### Requests
**1.** Quote the passage of the courtroom shackling article starting at "Cahn said he" and ending at "justice they seek.", word for word.
**2.** Pick out each line in the entries that contains the string "crop".

### Document segment
>>>>

Iredale feels the shackling policy is a solution to a problem that didn’t exist. “Here in San Diego, the Marshals Service has always been extraordinary in dealing with the security of the courtroom and the humanity of the defendants.”
Chaining, Iredale stated, “says the person is treated like an animal, has no human value, has no rights.”
Cahn said he has clients charged with first-time, nonviolent offenses for whom shackling is painful.
“I have a client who is a veteran of Iraq and Afghanistan who suffered extensive spine and bone injuries from an IED and has post-traumatic stress disorder. It not only causes him physical pain to be held in that position and unable to walk upright, but it causes him extraordinary anguish because of the PTSD.”
Cahn says the impact of being shackled on people who have never been convicted of anything may affect the justice they seek.
“I’m concerned our clients will abandon their defenses so they don’t have to go to court. We have clients who don’t want their families at the proceedings because it’s too humiliating,” he explained. “This is punishment before the conviction.”
Other lawyers say the shackling during hearings poses practical problems that interfere with the defense.
“For me, the hardest part is that when clients need to tell us something, they would be able to write a note and now they can’t,” said an attorney (who asked not to be named) after a hearing where her client was left shackled. “They can barely get the translator’s headphones on and you’re not allowed to help them.”
Other lawyers worry that jurors are being prejudiced.
For example, that the key figure in the U.S. Navy bribery scandal, Leonard Francis, was brought to court and sat through the hearing in shackles was widely reported. His lawyer, Pat Swan, was able to get the judge to order the shackles removed.

<<<<

### Data excerpts

>>>>

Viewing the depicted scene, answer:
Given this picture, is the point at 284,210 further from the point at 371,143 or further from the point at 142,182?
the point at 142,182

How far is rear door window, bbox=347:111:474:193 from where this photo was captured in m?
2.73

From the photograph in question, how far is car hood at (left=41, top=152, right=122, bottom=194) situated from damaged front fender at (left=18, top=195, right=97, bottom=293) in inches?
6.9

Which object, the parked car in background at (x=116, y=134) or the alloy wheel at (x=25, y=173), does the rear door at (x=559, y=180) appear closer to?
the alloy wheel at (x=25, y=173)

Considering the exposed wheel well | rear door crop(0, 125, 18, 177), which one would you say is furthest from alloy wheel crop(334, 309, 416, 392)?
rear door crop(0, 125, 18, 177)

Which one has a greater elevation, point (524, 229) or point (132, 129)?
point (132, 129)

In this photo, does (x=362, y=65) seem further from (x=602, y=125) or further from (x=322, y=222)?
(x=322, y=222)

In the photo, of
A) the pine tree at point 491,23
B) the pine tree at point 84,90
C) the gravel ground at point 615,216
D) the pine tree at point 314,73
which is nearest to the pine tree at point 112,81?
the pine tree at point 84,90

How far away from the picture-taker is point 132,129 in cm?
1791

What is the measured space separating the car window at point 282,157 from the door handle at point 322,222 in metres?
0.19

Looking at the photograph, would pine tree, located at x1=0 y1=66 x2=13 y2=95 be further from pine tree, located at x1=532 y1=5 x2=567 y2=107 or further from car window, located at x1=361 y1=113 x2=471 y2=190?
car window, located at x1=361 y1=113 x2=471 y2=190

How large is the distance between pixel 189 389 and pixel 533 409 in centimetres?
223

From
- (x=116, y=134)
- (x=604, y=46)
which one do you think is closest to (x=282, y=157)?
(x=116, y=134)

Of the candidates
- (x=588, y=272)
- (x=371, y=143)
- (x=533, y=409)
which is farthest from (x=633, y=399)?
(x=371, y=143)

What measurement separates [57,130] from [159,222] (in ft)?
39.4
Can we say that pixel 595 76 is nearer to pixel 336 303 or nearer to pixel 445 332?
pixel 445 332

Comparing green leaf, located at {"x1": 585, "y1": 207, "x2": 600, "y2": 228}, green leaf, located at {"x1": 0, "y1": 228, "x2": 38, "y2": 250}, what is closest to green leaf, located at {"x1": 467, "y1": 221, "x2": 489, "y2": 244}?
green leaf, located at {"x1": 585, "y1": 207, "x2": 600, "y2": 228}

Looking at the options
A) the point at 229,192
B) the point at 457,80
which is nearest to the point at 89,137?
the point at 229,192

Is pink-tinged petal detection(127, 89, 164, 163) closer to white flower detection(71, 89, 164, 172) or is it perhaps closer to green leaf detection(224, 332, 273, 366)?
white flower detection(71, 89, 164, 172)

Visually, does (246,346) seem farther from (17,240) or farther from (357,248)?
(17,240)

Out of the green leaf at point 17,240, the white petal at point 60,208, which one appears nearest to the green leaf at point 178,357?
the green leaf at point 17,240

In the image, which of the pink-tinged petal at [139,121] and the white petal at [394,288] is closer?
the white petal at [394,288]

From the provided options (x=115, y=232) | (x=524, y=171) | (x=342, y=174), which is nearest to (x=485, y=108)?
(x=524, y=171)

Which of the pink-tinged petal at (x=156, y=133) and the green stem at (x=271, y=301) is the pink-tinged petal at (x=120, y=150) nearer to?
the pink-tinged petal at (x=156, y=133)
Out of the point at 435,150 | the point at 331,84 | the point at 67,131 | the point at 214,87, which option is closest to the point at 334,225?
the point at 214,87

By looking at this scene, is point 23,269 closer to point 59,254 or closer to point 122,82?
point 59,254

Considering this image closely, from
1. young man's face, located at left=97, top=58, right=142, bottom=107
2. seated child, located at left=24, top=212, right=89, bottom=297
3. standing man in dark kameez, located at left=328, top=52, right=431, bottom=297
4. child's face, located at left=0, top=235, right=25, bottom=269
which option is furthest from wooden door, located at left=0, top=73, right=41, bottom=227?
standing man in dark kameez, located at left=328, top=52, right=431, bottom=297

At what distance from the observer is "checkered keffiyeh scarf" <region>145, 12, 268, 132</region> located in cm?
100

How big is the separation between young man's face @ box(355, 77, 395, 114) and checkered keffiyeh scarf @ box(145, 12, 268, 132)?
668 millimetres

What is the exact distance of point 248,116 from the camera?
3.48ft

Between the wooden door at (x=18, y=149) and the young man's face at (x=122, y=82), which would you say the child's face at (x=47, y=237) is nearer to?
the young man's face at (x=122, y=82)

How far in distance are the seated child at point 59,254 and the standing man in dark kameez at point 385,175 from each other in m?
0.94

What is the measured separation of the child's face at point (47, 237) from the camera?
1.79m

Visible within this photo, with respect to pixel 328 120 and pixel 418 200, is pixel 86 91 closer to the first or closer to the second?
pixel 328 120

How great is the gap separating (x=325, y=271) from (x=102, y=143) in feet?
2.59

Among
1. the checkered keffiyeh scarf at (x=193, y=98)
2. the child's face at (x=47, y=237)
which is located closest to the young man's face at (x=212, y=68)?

<<<<

### Written answers
**1.**
Cahn said he has clients charged with first-time, nonviolent offenses for whom shackling is painful.
“I have a client who is a veteran of Iraq and Afghanistan who suffered extensive spine and bone injuries from an IED and has post-traumatic stress disorder. It not only causes him physical pain to be held in that position and unable to walk upright, but it causes him extraordinary anguish because of the PTSD.”
Cahn says the impact of being shackled on people who have never been convicted of anything may affect the justice they seek.

**2.**
Considering the exposed wheel well | rear door crop(0, 125, 18, 177), which one would you say is furthest from alloy wheel crop(334, 309, 416, 392)?
rear door crop(0, 125, 18, 177)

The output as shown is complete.